## Start Source excerpt

# Painting inside Garage



## razzzu (Sep 17, 2014)

Hey guys, I've been painting for a while now but haven't painted the inside of a garage before. Obviously I'll be moving things away from the walls first and cars out. 

It's just drywall mud and tape as most garages are. 

Just running my procedure by all you pros here, so first I'll put PVA primer on the drywall, then two coats of paint. I was thinking using exterior grade paint with a light sheen. Should I paint the ceiling flat?

Your advise would be helpful!

Thanks guys!


----------



## MSJ Painting (Jan 27, 2013)

We would probably just prime and paint it all with flat ceiling paint...chb for us...unless ho wanted a sheen for the main walls...chb touches up really well for all the unavoidable scuffs that are sure to come long after you have left


----------



## pmlod (Oct 11, 2013)

Around here the garages are never finish taped like inside the house, they are always very rough. All,we have ever done was two coats of flat paint and everyone always seems happy


----------



## Oden (Feb 8, 2012)

Drywall is drywall weather it is in a living room or a garage. Cept. Not uncommon for builders to just flat tape the garage. U could paint it like it is or pick up where the tapers left off and full finish it. Depends on what u want to spend and what u want it to look like.

## End Source excerpt

### [What this task involves]
In the garage painting thread, what kind of primer does razzzu plan to put on the drywall first?

## Start Data rows

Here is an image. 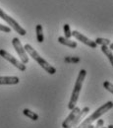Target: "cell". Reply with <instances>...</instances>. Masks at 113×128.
Wrapping results in <instances>:
<instances>
[{
	"mask_svg": "<svg viewBox=\"0 0 113 128\" xmlns=\"http://www.w3.org/2000/svg\"><path fill=\"white\" fill-rule=\"evenodd\" d=\"M25 50H26V52L30 55V56H32V58L33 60H35L37 64L42 68V69H44L48 74L50 75H53V74H55L56 73V68L55 67H53L52 65H50V64L45 60V59H43L38 53H37V51L34 49V48H32L31 44H25Z\"/></svg>",
	"mask_w": 113,
	"mask_h": 128,
	"instance_id": "obj_1",
	"label": "cell"
},
{
	"mask_svg": "<svg viewBox=\"0 0 113 128\" xmlns=\"http://www.w3.org/2000/svg\"><path fill=\"white\" fill-rule=\"evenodd\" d=\"M87 76V71L85 69H82L81 71L79 72V75H78V78L76 80L75 83V86H74V89H73V92H72V95L70 98V102L68 104V108L71 110H73L76 104H77V102L79 100V96H80V93H81L82 87H83V83L85 81V78Z\"/></svg>",
	"mask_w": 113,
	"mask_h": 128,
	"instance_id": "obj_2",
	"label": "cell"
},
{
	"mask_svg": "<svg viewBox=\"0 0 113 128\" xmlns=\"http://www.w3.org/2000/svg\"><path fill=\"white\" fill-rule=\"evenodd\" d=\"M112 108H113L112 102H111V100L107 102L106 104H102L100 108H98L97 110L94 112L91 116H89V117H87L86 119H84V120H83V121H82L81 123H80L76 128H87L89 125L93 124V122H95V121H96L97 119H98L101 115H103L104 113H106L107 112H109Z\"/></svg>",
	"mask_w": 113,
	"mask_h": 128,
	"instance_id": "obj_3",
	"label": "cell"
},
{
	"mask_svg": "<svg viewBox=\"0 0 113 128\" xmlns=\"http://www.w3.org/2000/svg\"><path fill=\"white\" fill-rule=\"evenodd\" d=\"M0 18L2 20H4L8 25H10V27L16 32H18L20 36H26V34H27L26 30L20 26V24L17 22L15 19H13L12 17L9 16L8 14H6L1 8H0Z\"/></svg>",
	"mask_w": 113,
	"mask_h": 128,
	"instance_id": "obj_4",
	"label": "cell"
},
{
	"mask_svg": "<svg viewBox=\"0 0 113 128\" xmlns=\"http://www.w3.org/2000/svg\"><path fill=\"white\" fill-rule=\"evenodd\" d=\"M12 44H13V46H14V48H15L16 52L18 53L20 59H21V62L24 64L28 63V62H29V56H28V53L26 52V50H25L24 46H22L20 40H19L18 38H14L12 40Z\"/></svg>",
	"mask_w": 113,
	"mask_h": 128,
	"instance_id": "obj_5",
	"label": "cell"
},
{
	"mask_svg": "<svg viewBox=\"0 0 113 128\" xmlns=\"http://www.w3.org/2000/svg\"><path fill=\"white\" fill-rule=\"evenodd\" d=\"M0 56H2V58L6 59L7 61H9L11 64H13L16 68H18L21 71H26V64L22 63L21 61H19L16 59L12 54H10L9 52H7L4 49H0Z\"/></svg>",
	"mask_w": 113,
	"mask_h": 128,
	"instance_id": "obj_6",
	"label": "cell"
},
{
	"mask_svg": "<svg viewBox=\"0 0 113 128\" xmlns=\"http://www.w3.org/2000/svg\"><path fill=\"white\" fill-rule=\"evenodd\" d=\"M71 34H72V36H73L77 40H80L84 44H86V46H90V48H97V44L95 42V40H92L91 38H87L86 36L82 34L81 32H79L78 31H73V32H71Z\"/></svg>",
	"mask_w": 113,
	"mask_h": 128,
	"instance_id": "obj_7",
	"label": "cell"
},
{
	"mask_svg": "<svg viewBox=\"0 0 113 128\" xmlns=\"http://www.w3.org/2000/svg\"><path fill=\"white\" fill-rule=\"evenodd\" d=\"M89 112H90V108H89V106H85V108H84L82 110H80V112L77 114V116L75 117L74 121L71 123V125H70L68 128H76L77 127L82 121H83V119L85 118V116L89 113Z\"/></svg>",
	"mask_w": 113,
	"mask_h": 128,
	"instance_id": "obj_8",
	"label": "cell"
},
{
	"mask_svg": "<svg viewBox=\"0 0 113 128\" xmlns=\"http://www.w3.org/2000/svg\"><path fill=\"white\" fill-rule=\"evenodd\" d=\"M80 110H81V108H77V106H75L73 110H71V113L67 116V118L62 122V128L69 127V126L71 125V123L74 121V119H75V117L77 116V114L80 112Z\"/></svg>",
	"mask_w": 113,
	"mask_h": 128,
	"instance_id": "obj_9",
	"label": "cell"
},
{
	"mask_svg": "<svg viewBox=\"0 0 113 128\" xmlns=\"http://www.w3.org/2000/svg\"><path fill=\"white\" fill-rule=\"evenodd\" d=\"M20 79L16 76H0V85H16Z\"/></svg>",
	"mask_w": 113,
	"mask_h": 128,
	"instance_id": "obj_10",
	"label": "cell"
},
{
	"mask_svg": "<svg viewBox=\"0 0 113 128\" xmlns=\"http://www.w3.org/2000/svg\"><path fill=\"white\" fill-rule=\"evenodd\" d=\"M58 42H59L61 44H63L65 46H68V48H76L77 46H78L76 42L71 40L70 38H66L64 36H59V38H58Z\"/></svg>",
	"mask_w": 113,
	"mask_h": 128,
	"instance_id": "obj_11",
	"label": "cell"
},
{
	"mask_svg": "<svg viewBox=\"0 0 113 128\" xmlns=\"http://www.w3.org/2000/svg\"><path fill=\"white\" fill-rule=\"evenodd\" d=\"M35 32H36V40L38 42H43L44 36H43V29L41 25H36L35 27Z\"/></svg>",
	"mask_w": 113,
	"mask_h": 128,
	"instance_id": "obj_12",
	"label": "cell"
},
{
	"mask_svg": "<svg viewBox=\"0 0 113 128\" xmlns=\"http://www.w3.org/2000/svg\"><path fill=\"white\" fill-rule=\"evenodd\" d=\"M23 113H24V115H26L27 117L31 118V119L33 120V121H36V120L39 118V116H38V114H37V113L32 112V110H29V108H25V110H23Z\"/></svg>",
	"mask_w": 113,
	"mask_h": 128,
	"instance_id": "obj_13",
	"label": "cell"
},
{
	"mask_svg": "<svg viewBox=\"0 0 113 128\" xmlns=\"http://www.w3.org/2000/svg\"><path fill=\"white\" fill-rule=\"evenodd\" d=\"M101 51L107 56V58H108V60H109V62L111 65H113V54H112V51L108 48V46H101Z\"/></svg>",
	"mask_w": 113,
	"mask_h": 128,
	"instance_id": "obj_14",
	"label": "cell"
},
{
	"mask_svg": "<svg viewBox=\"0 0 113 128\" xmlns=\"http://www.w3.org/2000/svg\"><path fill=\"white\" fill-rule=\"evenodd\" d=\"M95 42H96L97 44H100V46H108L111 44V40H108V38H96Z\"/></svg>",
	"mask_w": 113,
	"mask_h": 128,
	"instance_id": "obj_15",
	"label": "cell"
},
{
	"mask_svg": "<svg viewBox=\"0 0 113 128\" xmlns=\"http://www.w3.org/2000/svg\"><path fill=\"white\" fill-rule=\"evenodd\" d=\"M63 30H64V38H70L72 36V34H71V29H70V25L69 24H65L63 26Z\"/></svg>",
	"mask_w": 113,
	"mask_h": 128,
	"instance_id": "obj_16",
	"label": "cell"
},
{
	"mask_svg": "<svg viewBox=\"0 0 113 128\" xmlns=\"http://www.w3.org/2000/svg\"><path fill=\"white\" fill-rule=\"evenodd\" d=\"M103 87L108 91V92H110V93H113V85L110 83V82H108V81H105L104 83H103Z\"/></svg>",
	"mask_w": 113,
	"mask_h": 128,
	"instance_id": "obj_17",
	"label": "cell"
},
{
	"mask_svg": "<svg viewBox=\"0 0 113 128\" xmlns=\"http://www.w3.org/2000/svg\"><path fill=\"white\" fill-rule=\"evenodd\" d=\"M0 31L4 32H11V28L8 27V26H5V25L0 24Z\"/></svg>",
	"mask_w": 113,
	"mask_h": 128,
	"instance_id": "obj_18",
	"label": "cell"
},
{
	"mask_svg": "<svg viewBox=\"0 0 113 128\" xmlns=\"http://www.w3.org/2000/svg\"><path fill=\"white\" fill-rule=\"evenodd\" d=\"M103 124H104V121H103L102 119H98V120H97V125H96L94 128H101L102 126H103Z\"/></svg>",
	"mask_w": 113,
	"mask_h": 128,
	"instance_id": "obj_19",
	"label": "cell"
},
{
	"mask_svg": "<svg viewBox=\"0 0 113 128\" xmlns=\"http://www.w3.org/2000/svg\"><path fill=\"white\" fill-rule=\"evenodd\" d=\"M109 48L110 50H111V49H112V50H113V44H112V42H111V44H109V48Z\"/></svg>",
	"mask_w": 113,
	"mask_h": 128,
	"instance_id": "obj_20",
	"label": "cell"
},
{
	"mask_svg": "<svg viewBox=\"0 0 113 128\" xmlns=\"http://www.w3.org/2000/svg\"><path fill=\"white\" fill-rule=\"evenodd\" d=\"M95 127V126H94V125H92V124H91V125H89V126H88V127L87 128H94Z\"/></svg>",
	"mask_w": 113,
	"mask_h": 128,
	"instance_id": "obj_21",
	"label": "cell"
},
{
	"mask_svg": "<svg viewBox=\"0 0 113 128\" xmlns=\"http://www.w3.org/2000/svg\"><path fill=\"white\" fill-rule=\"evenodd\" d=\"M107 128H113L112 124H110V125H108V126H107Z\"/></svg>",
	"mask_w": 113,
	"mask_h": 128,
	"instance_id": "obj_22",
	"label": "cell"
},
{
	"mask_svg": "<svg viewBox=\"0 0 113 128\" xmlns=\"http://www.w3.org/2000/svg\"><path fill=\"white\" fill-rule=\"evenodd\" d=\"M101 128H107V127H104V126H102V127H101Z\"/></svg>",
	"mask_w": 113,
	"mask_h": 128,
	"instance_id": "obj_23",
	"label": "cell"
}]
</instances>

## End Data rows

### [Answer for the task]
PVA primer.